4. `./bin/fuj reconcile` — prints balance report comparable to
[scripts/match_payments.py](../../scripts/match_payments.py) `print_balance_report`.
5. `./bin/fuj sync --days 7` — appends new Fio rows to the payments sheet
(run with a real but recent date window; verify by counting added rows
and confirming no duplicates on a second run).
6. `./bin/fuj infer --dry-run` — prints planned Person/Purpose/Inferred
Amount updates without modifying the sheet.
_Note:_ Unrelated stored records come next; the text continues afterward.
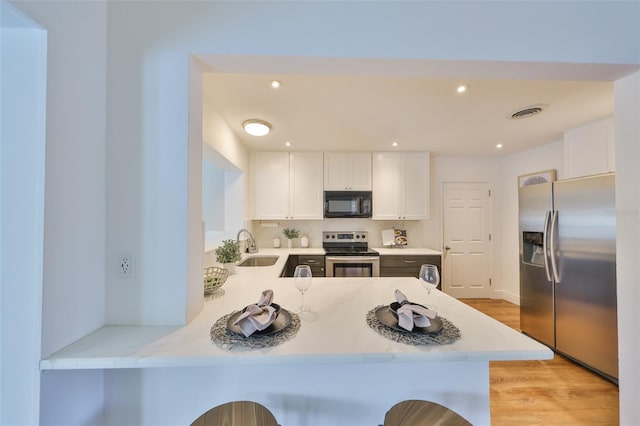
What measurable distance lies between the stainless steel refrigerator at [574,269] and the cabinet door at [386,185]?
1463mm

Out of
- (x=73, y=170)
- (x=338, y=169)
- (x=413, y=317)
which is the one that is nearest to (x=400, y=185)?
(x=338, y=169)

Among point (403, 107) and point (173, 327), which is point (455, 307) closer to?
point (173, 327)

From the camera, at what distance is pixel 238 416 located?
2.59 ft

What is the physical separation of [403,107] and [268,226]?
8.21 feet

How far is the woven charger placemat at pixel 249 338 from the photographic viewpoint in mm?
824

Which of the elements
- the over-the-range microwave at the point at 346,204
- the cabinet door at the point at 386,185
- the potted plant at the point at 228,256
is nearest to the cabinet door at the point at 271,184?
the over-the-range microwave at the point at 346,204

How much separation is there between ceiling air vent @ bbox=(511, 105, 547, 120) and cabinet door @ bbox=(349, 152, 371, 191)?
1.66 meters

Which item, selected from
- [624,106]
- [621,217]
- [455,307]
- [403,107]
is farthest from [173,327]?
[624,106]

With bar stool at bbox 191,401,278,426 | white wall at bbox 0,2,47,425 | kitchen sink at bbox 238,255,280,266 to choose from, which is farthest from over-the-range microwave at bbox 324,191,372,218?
white wall at bbox 0,2,47,425

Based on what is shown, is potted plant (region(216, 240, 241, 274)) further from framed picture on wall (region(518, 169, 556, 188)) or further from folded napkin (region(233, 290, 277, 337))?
framed picture on wall (region(518, 169, 556, 188))

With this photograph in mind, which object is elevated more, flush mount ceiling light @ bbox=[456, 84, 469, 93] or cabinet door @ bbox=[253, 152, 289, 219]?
flush mount ceiling light @ bbox=[456, 84, 469, 93]

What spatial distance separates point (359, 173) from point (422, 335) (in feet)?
8.85

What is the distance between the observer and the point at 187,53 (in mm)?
1028

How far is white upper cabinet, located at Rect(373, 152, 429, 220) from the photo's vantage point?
3357mm
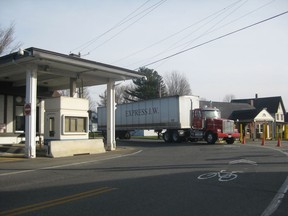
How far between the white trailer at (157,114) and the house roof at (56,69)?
9310 mm

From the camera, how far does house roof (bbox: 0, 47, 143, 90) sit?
65.8ft

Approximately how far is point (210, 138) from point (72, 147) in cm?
1483

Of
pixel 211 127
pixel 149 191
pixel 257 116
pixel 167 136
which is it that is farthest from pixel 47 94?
pixel 257 116

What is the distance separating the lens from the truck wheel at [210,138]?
32938mm

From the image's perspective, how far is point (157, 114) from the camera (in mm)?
37188

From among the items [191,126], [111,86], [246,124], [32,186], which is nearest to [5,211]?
[32,186]

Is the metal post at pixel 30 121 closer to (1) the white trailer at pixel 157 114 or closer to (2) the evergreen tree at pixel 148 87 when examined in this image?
(1) the white trailer at pixel 157 114

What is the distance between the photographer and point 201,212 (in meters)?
7.45

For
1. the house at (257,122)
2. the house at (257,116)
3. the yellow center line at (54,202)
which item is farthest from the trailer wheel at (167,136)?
the yellow center line at (54,202)

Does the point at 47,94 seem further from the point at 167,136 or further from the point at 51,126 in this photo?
the point at 167,136

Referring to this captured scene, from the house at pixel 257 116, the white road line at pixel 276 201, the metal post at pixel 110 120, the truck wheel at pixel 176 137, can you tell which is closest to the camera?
the white road line at pixel 276 201

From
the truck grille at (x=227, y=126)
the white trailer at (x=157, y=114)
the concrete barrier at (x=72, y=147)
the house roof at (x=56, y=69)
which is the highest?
the house roof at (x=56, y=69)

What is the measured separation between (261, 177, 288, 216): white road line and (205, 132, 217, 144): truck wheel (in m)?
22.5

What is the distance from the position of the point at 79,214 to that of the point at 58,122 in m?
15.9
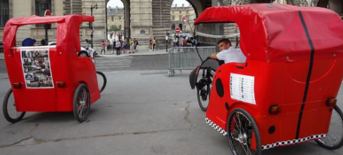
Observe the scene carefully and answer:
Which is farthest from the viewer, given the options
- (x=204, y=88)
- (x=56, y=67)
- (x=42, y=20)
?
(x=204, y=88)

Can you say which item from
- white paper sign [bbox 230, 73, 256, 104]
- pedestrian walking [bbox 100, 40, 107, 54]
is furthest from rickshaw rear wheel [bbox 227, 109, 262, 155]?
pedestrian walking [bbox 100, 40, 107, 54]

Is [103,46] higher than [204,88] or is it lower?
lower

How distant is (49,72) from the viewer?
8000 mm

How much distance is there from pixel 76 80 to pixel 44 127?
0.95 m

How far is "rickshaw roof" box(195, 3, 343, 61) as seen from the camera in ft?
16.3

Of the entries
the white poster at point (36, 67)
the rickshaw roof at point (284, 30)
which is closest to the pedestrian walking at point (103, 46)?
the white poster at point (36, 67)

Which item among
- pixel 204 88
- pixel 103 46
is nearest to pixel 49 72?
pixel 204 88

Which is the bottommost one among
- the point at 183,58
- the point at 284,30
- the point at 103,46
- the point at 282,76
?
the point at 103,46

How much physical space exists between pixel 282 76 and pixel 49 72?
4.38 metres

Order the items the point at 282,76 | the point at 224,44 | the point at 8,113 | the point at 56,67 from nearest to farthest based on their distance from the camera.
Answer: the point at 282,76, the point at 224,44, the point at 56,67, the point at 8,113

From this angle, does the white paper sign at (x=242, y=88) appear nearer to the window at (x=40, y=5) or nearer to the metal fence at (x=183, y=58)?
the metal fence at (x=183, y=58)

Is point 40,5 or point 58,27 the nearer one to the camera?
A: point 58,27

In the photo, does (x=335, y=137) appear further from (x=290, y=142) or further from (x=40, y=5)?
(x=40, y=5)

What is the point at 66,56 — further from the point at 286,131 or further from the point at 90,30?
the point at 90,30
Then `./bin/fuj infer`
applies them; second run is a no-op (skip rule).
7. **Cache check**: delete `tmp/*_cache.json`, run `fuj fees`, verify file
appears with `modifiedTime` matching Drive. Re-run within 5 min;
verify no Drive call (debug log).
8. **Cross-process cache safety**: while `make web-py` is running, run
`fuj reconcile`; verify Python's cache file isn't corrupted and Go
reads the same data.
Gate (per tracker):
> `go test -tags=integration ./internal/io/...` round-trips against test sheet; default-tag tests run on fakes.
Per the user's scope decision, **the integration-test gate is downgraded
to "default-tag tests on fakes" only**. Live verification is deferred to
manual smoke during M7's parallel-run watch period. The progress tracker's
M4 gate line will be amended in PR 1.